Машина снов.
«Бороться со временем для меня главное. В этом и состоит роль искусства: кино, театра, всех видов искусства».
Берроуз за столом, он закидывает ногу на ногу, подпирая ею руку с закатанным рукавом, и делает укол в плечо.
«Они – это грязь, которую ты используешь, глупая свинья. Эти технические наркотики доведут тебя до неба».
Машина снов.
«Какой старый друг в итальянском воздухе. Это последний акт твоей пьесы, самый сильный, самый жесткий. Ты, мистер Ди, ты уже не можешь занимать это пространство, ты должен уйти, выйти из него, махая своим флагом, пытаясь чувствовать себя хозяином всего сущего. Ты, мистер Ди, под именем Хасан Саббах, ты сам питаешь ту систему на своем подсознательном уровне, провоцируя свое собственное разрушение. Мы кормим их своим дерьмом».
Машина снов, лицо, по которому несутся быстрые тени, флейта с перкуссией, второе лицо рядом с первым.
Медитативный и затяжной кадр с работой машины снов.
Берроуз за столом в военной форме, он надевает наушники. В дом забегает некто в противогазе с оружием. Перед ним стена со старыми фотографиями. Он расстреливает фотографии белыми шариками.
На улице люди вдруг исчезают, их пустая одежда падает на землю. Берроуз по радиосвязи отдает приказ: «Башням открыть огонь!» Ускоренная нарезка под радиопомехи.
Кадр с научной конференции. Берроуз стоит в центре. Берроуз исчезает. Ученые переглядываются. И тоже исчезают. Иероглифы со стола сдувает сквозняк. Листы разлетаются по улице и падают в грязь.
Белый экран.
Играет джаз.
Молодой человек на улице пускается в пляс. Затем останавливается, закуривает и садится на тротуар. Смотрит на небо. Там синие кляксы. Молодой человек в недоумении. Красные кляксы, зеленые кляксы, танцующие, как помехи.
Некто в противогазе с оружием раздваивается.
Надпись на экране: «The End».
Экспериментатор!
Из Танжера, где он помогал Берроузу с рукописями «Голого завтрака», Гинзберг с Орловски отправились в Париж, куда уже отбыл Грегори Корсо. Трое битников поселились в одном отеле Латинского квартала по адресу 9 Rue Gît-le-Cœur – вскоре это место будут называть Бит отелем. Управляющей была эксцентричная мадам Рашу, удобств – по минимуму, плата – самая низкая, как раз для богемы.
5 октября 1957 года новые постояльцы заняли свои комнаты. Берроуз присоединился к Гинзбергу и компании чуть позже, в январе 1958-го. По счастью, они разминулись с Орловски: как пишет Майлз, Билл презирал и все время пытался унизить Питера{324}. Орловски в ответ называл его Сатаническим Биллом{325}.
Битники, хотя и держались особняком в Париже, все же свели знакомство с некоторыми крупными французскими современниками. Тон задал Корсо, который, приехав в Париж раньше остальных, быстро сошелся с Жаном Жене: между ними обнаружилось много общего – не в последнюю очередь благодаря богатому тюремному опыту.

_ _ _

-- НАБОР ЗАДАНИЙ --
[a] Согласуются ли с фрагментом о Берроузе три утверждения? Для каждого ответьте «да» или «нет» и дословно процитируйте решающие слова фрагмента.
(i) Отель, где поселились битники, находился в Латинском квартале.
(ii) Берроуз присоединился к Гинзбергу и компании в январе 1958 года.
(iii) Корсо приехал в Париж позже остальных.
[b] Подсчитайте: сколько строк перечня содержат слово «each»? Ответьте одним числом.

[Записи данных]
_ _ _

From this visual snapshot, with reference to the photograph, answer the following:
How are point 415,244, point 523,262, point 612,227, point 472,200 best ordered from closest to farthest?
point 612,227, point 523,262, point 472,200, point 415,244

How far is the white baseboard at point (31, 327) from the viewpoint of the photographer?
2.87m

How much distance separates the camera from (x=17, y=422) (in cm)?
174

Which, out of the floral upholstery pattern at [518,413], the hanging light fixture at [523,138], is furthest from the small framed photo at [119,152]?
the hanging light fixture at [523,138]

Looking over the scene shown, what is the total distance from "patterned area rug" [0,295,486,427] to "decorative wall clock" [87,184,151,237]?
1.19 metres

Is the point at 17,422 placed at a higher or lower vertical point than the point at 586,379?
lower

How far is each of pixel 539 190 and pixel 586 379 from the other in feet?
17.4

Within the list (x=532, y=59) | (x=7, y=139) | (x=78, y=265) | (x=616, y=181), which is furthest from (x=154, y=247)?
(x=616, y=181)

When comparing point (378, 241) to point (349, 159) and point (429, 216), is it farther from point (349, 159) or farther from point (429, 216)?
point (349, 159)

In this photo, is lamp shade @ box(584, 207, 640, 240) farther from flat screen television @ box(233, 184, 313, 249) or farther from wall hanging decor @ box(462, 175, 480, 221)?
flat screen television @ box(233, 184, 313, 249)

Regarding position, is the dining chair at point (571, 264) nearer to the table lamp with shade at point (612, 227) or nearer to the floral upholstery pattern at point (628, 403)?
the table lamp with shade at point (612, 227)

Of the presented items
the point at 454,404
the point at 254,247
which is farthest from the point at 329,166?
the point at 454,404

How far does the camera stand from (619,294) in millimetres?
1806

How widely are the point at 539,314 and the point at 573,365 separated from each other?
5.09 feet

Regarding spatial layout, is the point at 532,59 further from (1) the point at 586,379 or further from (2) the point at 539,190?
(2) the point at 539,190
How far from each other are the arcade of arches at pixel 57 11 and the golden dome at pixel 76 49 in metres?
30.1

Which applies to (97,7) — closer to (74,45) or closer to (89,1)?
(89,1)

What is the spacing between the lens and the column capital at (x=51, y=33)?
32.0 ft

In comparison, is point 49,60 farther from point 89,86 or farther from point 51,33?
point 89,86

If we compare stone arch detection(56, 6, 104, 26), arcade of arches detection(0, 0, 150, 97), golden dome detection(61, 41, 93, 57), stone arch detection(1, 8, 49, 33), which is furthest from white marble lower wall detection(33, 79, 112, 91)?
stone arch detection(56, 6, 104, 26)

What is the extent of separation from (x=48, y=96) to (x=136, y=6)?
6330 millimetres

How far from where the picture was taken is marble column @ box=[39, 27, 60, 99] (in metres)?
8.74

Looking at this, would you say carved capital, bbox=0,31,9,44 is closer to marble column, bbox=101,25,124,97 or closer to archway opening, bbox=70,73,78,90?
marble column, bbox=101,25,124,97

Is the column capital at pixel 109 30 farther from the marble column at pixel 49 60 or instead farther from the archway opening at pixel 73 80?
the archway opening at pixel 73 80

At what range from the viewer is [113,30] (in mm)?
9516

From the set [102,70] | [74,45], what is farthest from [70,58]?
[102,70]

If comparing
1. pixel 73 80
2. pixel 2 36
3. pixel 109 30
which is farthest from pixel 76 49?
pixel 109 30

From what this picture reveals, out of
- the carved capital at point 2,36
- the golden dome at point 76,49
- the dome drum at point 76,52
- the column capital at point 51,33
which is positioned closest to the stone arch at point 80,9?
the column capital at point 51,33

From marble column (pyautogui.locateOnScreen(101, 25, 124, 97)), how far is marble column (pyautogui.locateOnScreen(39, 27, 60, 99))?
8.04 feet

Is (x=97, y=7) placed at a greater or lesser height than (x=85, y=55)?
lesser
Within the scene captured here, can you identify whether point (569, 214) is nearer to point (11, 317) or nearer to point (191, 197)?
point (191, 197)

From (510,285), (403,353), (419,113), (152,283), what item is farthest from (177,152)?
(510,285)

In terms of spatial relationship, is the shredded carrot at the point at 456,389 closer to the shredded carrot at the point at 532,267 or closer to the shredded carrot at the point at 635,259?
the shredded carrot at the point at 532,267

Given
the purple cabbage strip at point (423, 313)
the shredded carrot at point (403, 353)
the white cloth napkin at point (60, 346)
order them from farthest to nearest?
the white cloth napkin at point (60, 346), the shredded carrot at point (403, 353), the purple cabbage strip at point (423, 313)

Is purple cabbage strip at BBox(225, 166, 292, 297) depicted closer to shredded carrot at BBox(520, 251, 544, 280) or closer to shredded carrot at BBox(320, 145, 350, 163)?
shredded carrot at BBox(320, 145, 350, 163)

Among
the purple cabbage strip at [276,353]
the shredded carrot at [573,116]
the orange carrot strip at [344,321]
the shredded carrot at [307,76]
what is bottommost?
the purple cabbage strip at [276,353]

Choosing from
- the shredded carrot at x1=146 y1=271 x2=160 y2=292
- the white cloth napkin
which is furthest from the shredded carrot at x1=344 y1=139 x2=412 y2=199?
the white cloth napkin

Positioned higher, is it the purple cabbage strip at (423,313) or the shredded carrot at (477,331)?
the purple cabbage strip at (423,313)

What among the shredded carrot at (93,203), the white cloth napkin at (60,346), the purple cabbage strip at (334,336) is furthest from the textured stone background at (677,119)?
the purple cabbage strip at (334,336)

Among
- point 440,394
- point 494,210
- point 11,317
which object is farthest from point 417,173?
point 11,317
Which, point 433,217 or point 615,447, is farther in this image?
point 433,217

_ _ _

-- ОТВЕТЫ К ЗАДАНИЯМ --
[a]
(i) Да: «Трое битников поселились в одном отеле Латинского квартала».
(ii) Да: «Берроуз присоединился к Гинзбергу и компании чуть позже, в январе 1958-го».
(iii) Нет: «Корсо, который, приехав в Париж раньше остальных».

[b] 3